* _Extracted entries_:
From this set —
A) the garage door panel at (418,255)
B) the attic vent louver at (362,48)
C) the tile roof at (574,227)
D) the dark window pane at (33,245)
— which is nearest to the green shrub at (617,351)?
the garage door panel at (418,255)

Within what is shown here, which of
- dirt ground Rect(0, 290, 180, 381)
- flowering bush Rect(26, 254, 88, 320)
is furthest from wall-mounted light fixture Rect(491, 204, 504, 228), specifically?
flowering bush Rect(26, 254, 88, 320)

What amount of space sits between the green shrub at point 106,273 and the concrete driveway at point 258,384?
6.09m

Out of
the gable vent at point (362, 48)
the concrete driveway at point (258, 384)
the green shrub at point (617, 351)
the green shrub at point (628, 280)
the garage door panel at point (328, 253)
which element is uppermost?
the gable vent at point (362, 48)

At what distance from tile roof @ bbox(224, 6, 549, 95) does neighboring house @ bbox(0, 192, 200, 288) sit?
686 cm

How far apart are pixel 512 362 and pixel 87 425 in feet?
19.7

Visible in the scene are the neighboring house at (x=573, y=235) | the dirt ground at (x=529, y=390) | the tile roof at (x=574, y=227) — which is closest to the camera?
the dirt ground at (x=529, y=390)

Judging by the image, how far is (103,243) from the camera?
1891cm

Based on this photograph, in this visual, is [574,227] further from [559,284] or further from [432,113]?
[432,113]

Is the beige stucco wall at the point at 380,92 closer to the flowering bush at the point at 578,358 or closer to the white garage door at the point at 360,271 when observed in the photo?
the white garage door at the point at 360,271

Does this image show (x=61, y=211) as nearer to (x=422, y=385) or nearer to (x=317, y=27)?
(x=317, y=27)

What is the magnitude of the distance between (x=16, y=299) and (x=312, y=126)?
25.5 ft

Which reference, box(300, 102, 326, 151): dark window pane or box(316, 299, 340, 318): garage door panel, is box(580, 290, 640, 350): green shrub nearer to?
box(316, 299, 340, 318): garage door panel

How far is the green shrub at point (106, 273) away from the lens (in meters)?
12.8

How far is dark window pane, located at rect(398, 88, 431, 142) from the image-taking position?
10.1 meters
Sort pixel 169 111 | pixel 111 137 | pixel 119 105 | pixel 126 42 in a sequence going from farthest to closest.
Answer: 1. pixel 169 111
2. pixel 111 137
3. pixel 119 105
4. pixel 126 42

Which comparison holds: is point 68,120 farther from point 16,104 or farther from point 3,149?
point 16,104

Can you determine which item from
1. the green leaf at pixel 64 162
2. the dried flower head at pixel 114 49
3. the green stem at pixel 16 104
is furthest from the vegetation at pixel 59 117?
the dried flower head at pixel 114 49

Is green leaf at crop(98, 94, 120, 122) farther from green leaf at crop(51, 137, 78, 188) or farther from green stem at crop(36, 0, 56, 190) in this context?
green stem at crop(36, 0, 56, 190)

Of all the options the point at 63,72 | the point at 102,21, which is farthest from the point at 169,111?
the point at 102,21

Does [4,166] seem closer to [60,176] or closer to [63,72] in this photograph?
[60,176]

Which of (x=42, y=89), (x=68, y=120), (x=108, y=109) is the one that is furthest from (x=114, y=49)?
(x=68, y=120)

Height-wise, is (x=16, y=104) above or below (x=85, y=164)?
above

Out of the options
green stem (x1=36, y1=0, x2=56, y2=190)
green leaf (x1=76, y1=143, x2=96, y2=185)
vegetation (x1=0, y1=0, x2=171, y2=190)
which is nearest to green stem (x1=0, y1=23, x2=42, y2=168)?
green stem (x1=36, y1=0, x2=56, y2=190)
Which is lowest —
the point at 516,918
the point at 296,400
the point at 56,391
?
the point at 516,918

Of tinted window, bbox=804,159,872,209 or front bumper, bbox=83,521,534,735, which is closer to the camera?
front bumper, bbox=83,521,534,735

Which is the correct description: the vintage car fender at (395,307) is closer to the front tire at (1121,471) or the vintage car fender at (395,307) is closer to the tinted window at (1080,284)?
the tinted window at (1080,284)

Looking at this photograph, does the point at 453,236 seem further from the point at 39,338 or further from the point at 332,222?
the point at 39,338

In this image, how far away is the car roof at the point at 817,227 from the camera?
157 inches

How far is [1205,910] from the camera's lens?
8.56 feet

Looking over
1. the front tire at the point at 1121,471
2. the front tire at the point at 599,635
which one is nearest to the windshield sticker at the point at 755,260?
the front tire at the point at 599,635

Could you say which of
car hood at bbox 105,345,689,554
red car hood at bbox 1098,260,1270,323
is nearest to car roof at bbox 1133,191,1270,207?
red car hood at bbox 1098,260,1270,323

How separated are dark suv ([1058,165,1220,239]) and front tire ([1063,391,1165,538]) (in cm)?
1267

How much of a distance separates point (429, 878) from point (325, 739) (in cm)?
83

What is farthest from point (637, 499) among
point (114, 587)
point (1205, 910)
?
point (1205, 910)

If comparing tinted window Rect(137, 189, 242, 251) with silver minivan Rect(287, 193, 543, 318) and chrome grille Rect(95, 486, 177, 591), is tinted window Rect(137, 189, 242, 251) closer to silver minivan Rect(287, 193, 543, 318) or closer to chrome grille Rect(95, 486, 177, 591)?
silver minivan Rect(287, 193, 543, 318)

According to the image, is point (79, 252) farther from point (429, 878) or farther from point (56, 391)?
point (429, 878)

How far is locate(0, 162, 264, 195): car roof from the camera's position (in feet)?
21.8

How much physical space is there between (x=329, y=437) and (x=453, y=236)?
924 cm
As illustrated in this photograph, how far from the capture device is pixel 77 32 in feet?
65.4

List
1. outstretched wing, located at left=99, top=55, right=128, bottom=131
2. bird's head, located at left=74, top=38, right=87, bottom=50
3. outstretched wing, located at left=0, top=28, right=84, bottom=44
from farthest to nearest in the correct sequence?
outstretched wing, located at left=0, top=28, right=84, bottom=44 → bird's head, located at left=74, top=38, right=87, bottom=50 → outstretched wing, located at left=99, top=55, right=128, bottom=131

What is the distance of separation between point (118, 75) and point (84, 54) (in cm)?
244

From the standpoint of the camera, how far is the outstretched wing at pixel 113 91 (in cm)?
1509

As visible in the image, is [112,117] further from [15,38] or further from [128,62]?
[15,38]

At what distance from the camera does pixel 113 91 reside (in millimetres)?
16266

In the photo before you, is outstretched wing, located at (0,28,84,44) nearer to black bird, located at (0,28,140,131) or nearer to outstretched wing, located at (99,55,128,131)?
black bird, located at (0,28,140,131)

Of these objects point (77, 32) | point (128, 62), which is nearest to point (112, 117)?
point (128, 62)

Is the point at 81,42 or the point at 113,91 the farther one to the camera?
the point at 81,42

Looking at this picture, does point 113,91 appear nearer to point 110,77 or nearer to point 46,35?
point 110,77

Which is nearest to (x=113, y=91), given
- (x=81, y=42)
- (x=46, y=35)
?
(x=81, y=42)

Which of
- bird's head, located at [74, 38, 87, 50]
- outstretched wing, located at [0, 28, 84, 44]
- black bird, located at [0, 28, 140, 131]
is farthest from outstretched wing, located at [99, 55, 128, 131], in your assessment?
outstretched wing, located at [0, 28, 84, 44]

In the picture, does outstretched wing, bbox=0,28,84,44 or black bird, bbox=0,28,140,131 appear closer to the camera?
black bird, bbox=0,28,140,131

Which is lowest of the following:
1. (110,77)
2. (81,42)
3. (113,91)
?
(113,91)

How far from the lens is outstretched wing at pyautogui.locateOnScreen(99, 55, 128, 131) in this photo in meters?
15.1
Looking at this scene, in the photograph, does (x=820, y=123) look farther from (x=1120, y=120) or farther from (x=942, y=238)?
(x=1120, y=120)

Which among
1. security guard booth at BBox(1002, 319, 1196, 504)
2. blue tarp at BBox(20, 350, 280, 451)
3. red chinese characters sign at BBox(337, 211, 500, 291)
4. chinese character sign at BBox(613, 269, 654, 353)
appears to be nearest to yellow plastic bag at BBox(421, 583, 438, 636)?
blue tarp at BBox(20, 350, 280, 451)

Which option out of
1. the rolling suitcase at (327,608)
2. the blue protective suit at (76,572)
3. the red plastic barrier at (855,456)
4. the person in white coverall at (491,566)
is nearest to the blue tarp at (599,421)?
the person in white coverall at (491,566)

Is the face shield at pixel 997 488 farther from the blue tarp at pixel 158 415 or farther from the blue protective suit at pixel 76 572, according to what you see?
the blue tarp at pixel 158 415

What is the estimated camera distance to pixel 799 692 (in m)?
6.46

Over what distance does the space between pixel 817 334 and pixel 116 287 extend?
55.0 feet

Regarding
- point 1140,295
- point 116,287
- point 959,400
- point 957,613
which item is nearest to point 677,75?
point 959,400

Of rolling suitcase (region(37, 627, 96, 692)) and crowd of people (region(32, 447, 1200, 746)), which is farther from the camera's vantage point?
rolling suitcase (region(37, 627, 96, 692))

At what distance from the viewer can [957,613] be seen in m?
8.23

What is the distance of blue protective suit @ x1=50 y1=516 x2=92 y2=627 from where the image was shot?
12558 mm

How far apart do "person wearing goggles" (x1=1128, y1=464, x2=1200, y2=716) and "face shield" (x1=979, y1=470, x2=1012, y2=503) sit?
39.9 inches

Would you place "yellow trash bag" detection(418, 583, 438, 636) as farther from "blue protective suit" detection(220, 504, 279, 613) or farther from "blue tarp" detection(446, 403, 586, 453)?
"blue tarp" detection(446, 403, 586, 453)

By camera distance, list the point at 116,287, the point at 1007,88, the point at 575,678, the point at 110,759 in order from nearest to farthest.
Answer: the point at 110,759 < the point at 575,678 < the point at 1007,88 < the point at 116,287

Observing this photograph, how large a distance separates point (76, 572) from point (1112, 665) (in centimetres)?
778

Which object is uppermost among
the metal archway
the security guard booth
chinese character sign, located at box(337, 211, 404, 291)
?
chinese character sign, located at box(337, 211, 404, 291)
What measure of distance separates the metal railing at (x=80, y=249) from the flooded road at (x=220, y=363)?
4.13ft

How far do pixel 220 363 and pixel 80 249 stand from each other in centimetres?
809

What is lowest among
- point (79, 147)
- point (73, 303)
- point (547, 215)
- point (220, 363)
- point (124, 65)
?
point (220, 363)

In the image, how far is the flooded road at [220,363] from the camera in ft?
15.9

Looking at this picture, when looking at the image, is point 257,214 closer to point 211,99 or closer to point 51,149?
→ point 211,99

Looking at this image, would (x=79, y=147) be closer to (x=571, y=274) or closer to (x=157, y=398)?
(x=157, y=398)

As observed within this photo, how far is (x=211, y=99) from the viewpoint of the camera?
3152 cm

* _What is being asked_: From the line that contains "What measure of" to the last line of the material above, repeat every line exactly, keeping both the first and the last.

* _Problem solution_:
What measure of distance separates the metal railing at (x=80, y=249) from the flooded road at (x=220, y=363)?
4.13ft

How far do pixel 220 363 and pixel 80 249 stand from each other in centimetres?
809

What is lowest among
- point (79, 147)
- point (73, 303)
- point (547, 215)
- point (220, 363)
- point (124, 65)
?
point (220, 363)

In the image, how far is the flooded road at [220,363] from the camera in ft?
15.9

Looking at this picture, when looking at the image, is point 257,214 closer to point 211,99 or closer to point 51,149?
→ point 211,99

Looking at this image, would (x=79, y=147) be closer to (x=571, y=274) or closer to (x=157, y=398)?
(x=157, y=398)

As observed within this photo, how far is (x=211, y=99) from the viewpoint of the camera?
3152 cm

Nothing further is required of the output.